On Tue, Sep 15, 2020 at 11:06 AM Brennen Bearnes bbearnes@wikimedia.org wrote:
On 9/15/20 9:43 AM, Alex Ezell wrote:
Do we use levels for any of these error log outputs? That is, are they classified on output as High, Medium, Low, Info, or something like that?
Teasing out more detail about reported error severity could be a useful exercise, but I'm not sure it would result in much more meaningful signals than we currently have about production health. Serious problems can manifest as trivial-seeming notices, some issues start out that way and cascade over time, and generally any form of recurring logspam needs human evaluation before we can easily say much more than "this is a problem".
This aligns with my view of our team's ability to assign meaningful priorities. High-level general knowledge about our deployment, errors, and error logging can't substitute for domain expertise. Teams with expertise in particular codebase are best positioned to understand the impact of a particular message and derive a useful priority.
it would be most helpful if we just had more eyes _routinely_ on the logs and the workboard. (See Tyler's earlier and much more detailed/thoughtful response to this thread.)
+1 An interface between the log triage workboard and process with team/maintainer workflows is a missing component of assigning priorities.
There is a long developer feedback loop past integration. Hopefully, this process helps to shorten the feedback loop to developers and reduce the opacity of the process beyond integration through release and monitoring. Having the expertise of developers writing the code be a part of the deployment and monitoring of that code in production is the goal of this process and the key to its utility.
-- Tyler

_ _ _ _ _

What to produce:
Reproduce the email thread word for word, between "There is a long" and "to its utility.", inclusive. Work only from the email thread above.

_ _ _ _ _

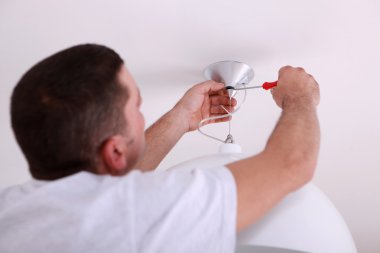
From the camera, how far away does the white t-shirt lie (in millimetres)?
618

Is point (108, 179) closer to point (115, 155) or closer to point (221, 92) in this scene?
point (115, 155)

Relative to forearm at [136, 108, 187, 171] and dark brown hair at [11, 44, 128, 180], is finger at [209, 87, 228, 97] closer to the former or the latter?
forearm at [136, 108, 187, 171]

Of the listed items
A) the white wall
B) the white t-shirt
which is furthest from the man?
the white wall

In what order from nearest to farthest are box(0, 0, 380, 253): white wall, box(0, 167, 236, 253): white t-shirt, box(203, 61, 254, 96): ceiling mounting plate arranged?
box(0, 167, 236, 253): white t-shirt < box(0, 0, 380, 253): white wall < box(203, 61, 254, 96): ceiling mounting plate

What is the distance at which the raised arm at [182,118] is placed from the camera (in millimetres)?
1020

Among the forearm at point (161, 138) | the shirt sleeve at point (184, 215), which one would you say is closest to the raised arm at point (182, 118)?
the forearm at point (161, 138)

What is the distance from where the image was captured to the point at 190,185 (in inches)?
25.4

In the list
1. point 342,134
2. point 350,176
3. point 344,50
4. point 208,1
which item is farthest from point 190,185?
point 350,176

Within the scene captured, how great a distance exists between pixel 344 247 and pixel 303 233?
0.10 metres

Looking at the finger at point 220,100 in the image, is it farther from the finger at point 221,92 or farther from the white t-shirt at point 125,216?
the white t-shirt at point 125,216

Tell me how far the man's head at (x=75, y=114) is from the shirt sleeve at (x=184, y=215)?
108 mm

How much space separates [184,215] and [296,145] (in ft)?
0.74

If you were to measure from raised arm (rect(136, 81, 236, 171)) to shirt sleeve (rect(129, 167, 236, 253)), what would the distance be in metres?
0.37

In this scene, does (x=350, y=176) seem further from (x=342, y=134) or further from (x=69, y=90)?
(x=69, y=90)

_ _ _ _ _

Exercise answer:
There is a long developer feedback loop past integration. Hopefully, this process helps to shorten the feedback loop to developers and reduce the opacity of the process beyond integration through release and monitoring. Having the expertise of developers writing the code be a part of the deployment and monitoring of that code in production is the goal of this process and the key to its utility.